Sunday, November 21, 2010

Tech question (blegging)

I used to use Vonage. I stopped the service a year or more ago. But my internet connection still runs through the Vonage router before heading down the Ethernet line to my computer. It's not doing any harm, but I can't see that it's doing me any good, either. So the question is this: is there any advantage to having a router stand between the cable modem and the computer, when there is only one device (the computer) that the signal goes to? I ask because I heard once that a router acts as a kind of firewall, even if you don't need it for connecting multiple devices to your cable modem. True? Or should I unplug and bypass the old Vonage router and save myself the few watts of power it draws?

12 comments:

Eddie said...

It does have an internal firewall, so there is some added security. The question is whether or not that firewall is redundant with the OS or security software firewall you already have installed on you PC.

IMO, it doesn't really hurt.

Crash said...

I don't know about the Vonage router, specifically, but, yes, a router provides good security. But unless you use a Mac, like all the cool kids, you will need even more protection. I use a router and a Mac, no other security, and have NO problems. Year after year.

Steve H said...

I'm fairly certain the vonage adapter is actually a switch and provides no firewall.

The real question is which device is doing NAT or do you have an external IP. Easiest way to tell is to open a dos prompt (Start > Run - cmd) and type ipconfig. If your IP address starts with 192.168 it's NAT'ed.

Unplug from the vonage adapter and plug into the cable modem. Repeat the ipconfig steps. If it's still an internal address then the vonage adapter adds no security.

If you went from internal to external then you should keep the adapter. If they were both external then the vonage adapter is still not doing anything and is safe to remove.

Crash said...

The Steve H advice is what you should use.

Mark T said...

Steve H's advice is good.

I would just add/clarify: if your IP address starts with 192.168, then it is an "internal" address, one that is only good from within your own home network and by definition is behind at least some level of "firewall".

If it starts with other numbers, then your address is likely "external", which is to say your machine is directly accessible from the internet and you must use some other form of firewall or security to prevent intrusions and breaches.

Troy Ohlsson said...

ya what they said 8-)

It should provide a hardware firewall, which, as mentioned, won't hurt and could only help. Unless it is just a switch which is more like a hub, but a smart hub. I believe that a switch does not provide a hardware firewall.

Anonymous said...

The above comments are correct...but...

The router serves to allow or disallow access to ports. Simply having a router plugged in does not mean you have a firewall. Most routers (esp. those sold to home consumers at places like BestBuy) are configured with all ports opened. If that is the case, then what your IP address is, whether it is NAT'd (192.xxx.xxx.xxx) does not matter when it comes to security and protection.

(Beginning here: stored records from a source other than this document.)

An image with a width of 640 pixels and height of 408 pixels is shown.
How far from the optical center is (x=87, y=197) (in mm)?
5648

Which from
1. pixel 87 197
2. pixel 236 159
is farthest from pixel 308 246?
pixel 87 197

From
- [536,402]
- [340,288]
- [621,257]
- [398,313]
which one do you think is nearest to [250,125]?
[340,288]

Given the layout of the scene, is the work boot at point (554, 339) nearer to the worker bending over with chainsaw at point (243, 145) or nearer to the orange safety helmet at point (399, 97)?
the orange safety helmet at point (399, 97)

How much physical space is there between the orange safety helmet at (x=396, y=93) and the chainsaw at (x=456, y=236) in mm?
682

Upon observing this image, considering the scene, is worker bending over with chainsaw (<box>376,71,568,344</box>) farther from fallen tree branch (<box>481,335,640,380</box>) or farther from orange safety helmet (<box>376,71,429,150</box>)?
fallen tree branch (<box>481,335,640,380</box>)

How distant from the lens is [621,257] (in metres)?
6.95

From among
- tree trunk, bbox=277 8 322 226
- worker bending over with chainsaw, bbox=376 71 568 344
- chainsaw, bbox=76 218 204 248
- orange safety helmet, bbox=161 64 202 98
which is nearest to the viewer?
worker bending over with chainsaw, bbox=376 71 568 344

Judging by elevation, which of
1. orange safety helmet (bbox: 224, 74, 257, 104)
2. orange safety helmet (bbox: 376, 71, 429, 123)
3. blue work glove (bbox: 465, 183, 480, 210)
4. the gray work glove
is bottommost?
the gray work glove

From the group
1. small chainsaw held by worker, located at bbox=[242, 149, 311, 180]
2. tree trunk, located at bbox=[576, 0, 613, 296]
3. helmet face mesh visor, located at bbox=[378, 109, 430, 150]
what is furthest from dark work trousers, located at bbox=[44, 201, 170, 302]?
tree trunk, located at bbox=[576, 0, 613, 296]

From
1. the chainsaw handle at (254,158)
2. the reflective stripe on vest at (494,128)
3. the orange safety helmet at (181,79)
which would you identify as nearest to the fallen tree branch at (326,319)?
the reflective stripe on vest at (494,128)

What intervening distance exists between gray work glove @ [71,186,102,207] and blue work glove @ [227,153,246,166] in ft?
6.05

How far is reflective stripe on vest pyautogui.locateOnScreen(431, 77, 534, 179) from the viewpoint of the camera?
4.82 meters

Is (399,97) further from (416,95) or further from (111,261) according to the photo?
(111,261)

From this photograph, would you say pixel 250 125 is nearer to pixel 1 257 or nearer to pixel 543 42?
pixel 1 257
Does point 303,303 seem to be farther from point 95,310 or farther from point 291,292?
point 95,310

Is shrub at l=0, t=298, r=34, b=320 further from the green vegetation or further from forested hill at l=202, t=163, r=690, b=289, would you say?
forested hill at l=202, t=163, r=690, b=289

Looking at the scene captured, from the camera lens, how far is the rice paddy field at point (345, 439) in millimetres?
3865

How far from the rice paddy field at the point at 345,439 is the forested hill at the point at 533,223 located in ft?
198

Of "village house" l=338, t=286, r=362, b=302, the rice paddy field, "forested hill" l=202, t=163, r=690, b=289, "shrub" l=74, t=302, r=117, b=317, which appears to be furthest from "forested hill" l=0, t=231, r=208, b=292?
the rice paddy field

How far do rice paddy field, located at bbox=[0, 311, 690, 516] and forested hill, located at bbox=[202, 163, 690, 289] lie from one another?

I mention this only so that you don't feel any false sense of security. There is no difference between leaving your Vonage router online and just plugging into your cable modem except for a slight but barely noticeable performance hit.

Steve H said...

What anonymous said is actually not at all correct.

While it is true that all OUTGOING ports would be enabled regardless of NAT, if your machine is NATed by the router there is zero chance that INCOMING ports will be mapped to it unless you specifically configure the port forwarding for that to happen.

There are some exceptions to this, most notably if your machine is plugged into a DMZ port or VLAN in your router (unlikely), or some uPnP applications which some devices (not your computer) export.

Jacob said...

One good solution if you have an old PC that isn't being used is to turn it into a hardware firewall. Fairly easy to set up and install, visit http://sourceforge.net/apps/trac/ipcop/wiki for more information.

Lag said...

What Steve H has written is 100% correct. NAT provides a level of security for inbound traffic, so that's a good thing.

Steve, want a job? I'm hiring (network manager)! :-)

Yury said...

I also have a Vonage box -- I'm still a subscriber. I also agree with everything Steve H. said.

Additional thoughts, all of which are very subtle:
- your router, and possibly your cable modem, can do NAT; it might already be doing this translation
- the Vonage box introduces an additional point of failure, which is annoying if/when you have a problem
- the Vonage box uses electricity, which is wasteful
- the Vonage box introduces a microsend delay on all network traffic.

If you aren't using it, get rid of it.

Rakewell said...

Interestingly, when I tried the with/with router experiment, it did change, from 192.168... to 70.173.... I take that to man that, contrary to expectations, the Vonage device really is functioning as a router and provides at least some incoming protection. Since it doesn't seem to be hurting anything, I guess I'll just leave it as is.

Thanks for the advice, everyone. I have the best readers!